What the task asks – Pull out every line in the rows below that contains the string "capture", matching case exactly.

Spatial question entries:
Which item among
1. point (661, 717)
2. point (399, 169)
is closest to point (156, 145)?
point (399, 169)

==

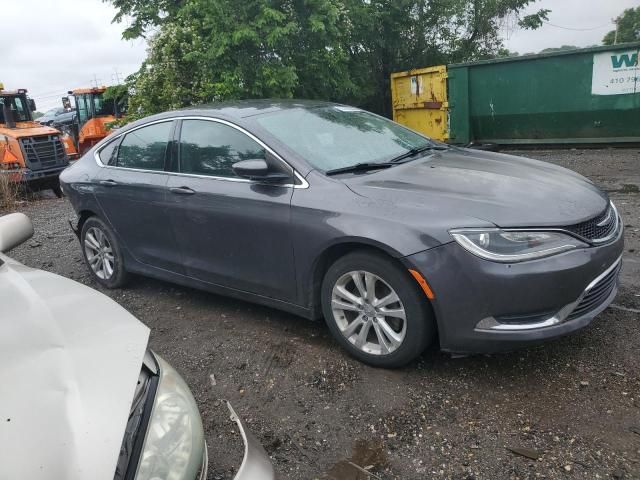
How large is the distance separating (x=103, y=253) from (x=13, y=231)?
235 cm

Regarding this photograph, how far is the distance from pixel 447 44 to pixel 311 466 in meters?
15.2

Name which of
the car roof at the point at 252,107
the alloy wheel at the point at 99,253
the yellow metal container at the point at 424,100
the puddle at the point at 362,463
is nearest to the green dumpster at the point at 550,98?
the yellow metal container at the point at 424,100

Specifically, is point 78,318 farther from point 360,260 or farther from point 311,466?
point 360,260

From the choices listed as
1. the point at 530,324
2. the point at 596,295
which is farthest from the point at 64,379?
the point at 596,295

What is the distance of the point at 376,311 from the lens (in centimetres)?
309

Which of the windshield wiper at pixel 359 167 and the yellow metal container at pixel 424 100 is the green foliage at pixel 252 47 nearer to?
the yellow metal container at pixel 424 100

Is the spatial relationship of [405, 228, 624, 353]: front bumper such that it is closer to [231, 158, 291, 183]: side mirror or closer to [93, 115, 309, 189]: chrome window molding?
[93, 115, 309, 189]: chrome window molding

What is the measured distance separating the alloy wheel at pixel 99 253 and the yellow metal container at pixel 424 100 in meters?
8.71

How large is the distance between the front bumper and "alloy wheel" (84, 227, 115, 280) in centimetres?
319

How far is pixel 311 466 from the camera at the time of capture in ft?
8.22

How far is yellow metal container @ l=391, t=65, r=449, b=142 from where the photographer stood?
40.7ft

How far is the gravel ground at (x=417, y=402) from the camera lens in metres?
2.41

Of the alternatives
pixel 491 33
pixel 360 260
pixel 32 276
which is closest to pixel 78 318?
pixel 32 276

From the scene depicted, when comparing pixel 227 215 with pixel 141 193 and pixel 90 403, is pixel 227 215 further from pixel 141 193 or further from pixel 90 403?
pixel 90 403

--

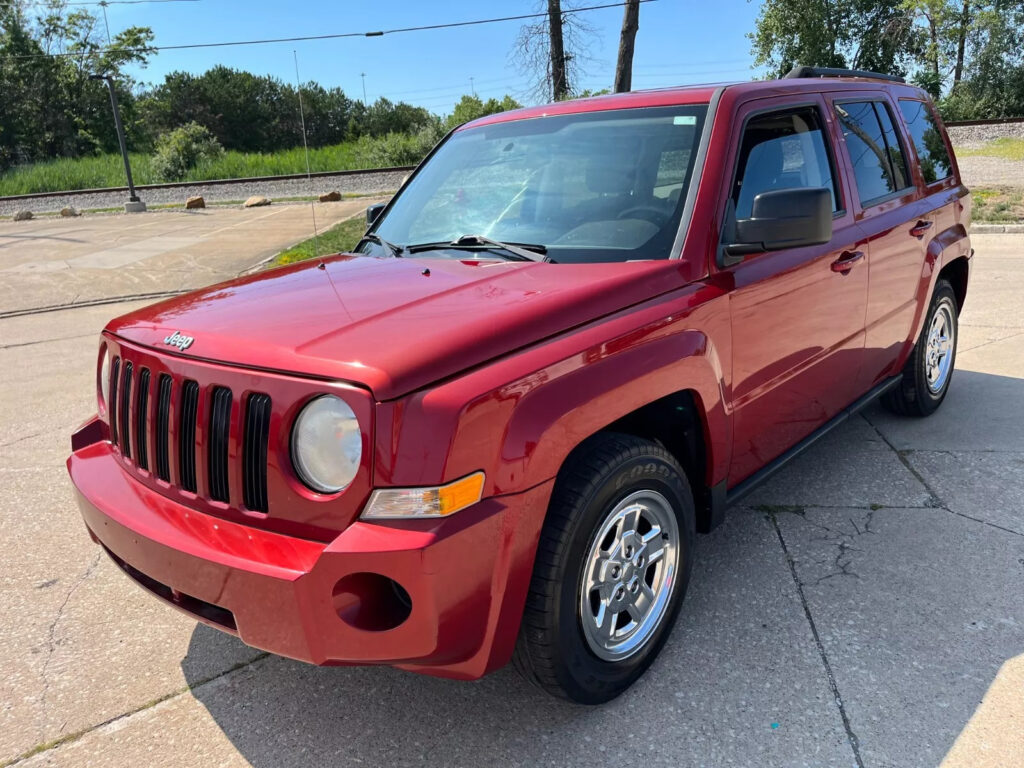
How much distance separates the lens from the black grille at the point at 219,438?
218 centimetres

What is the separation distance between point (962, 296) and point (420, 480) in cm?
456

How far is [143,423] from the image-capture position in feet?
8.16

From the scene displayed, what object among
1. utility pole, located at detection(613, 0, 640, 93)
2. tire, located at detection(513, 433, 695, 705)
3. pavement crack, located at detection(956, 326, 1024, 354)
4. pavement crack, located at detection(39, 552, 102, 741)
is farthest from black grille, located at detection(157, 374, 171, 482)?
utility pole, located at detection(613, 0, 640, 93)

Exercise answer –
How far is pixel 311 466 from the camera at the time of capture in ft?
How far is [143,423] from the image-capture position in feet?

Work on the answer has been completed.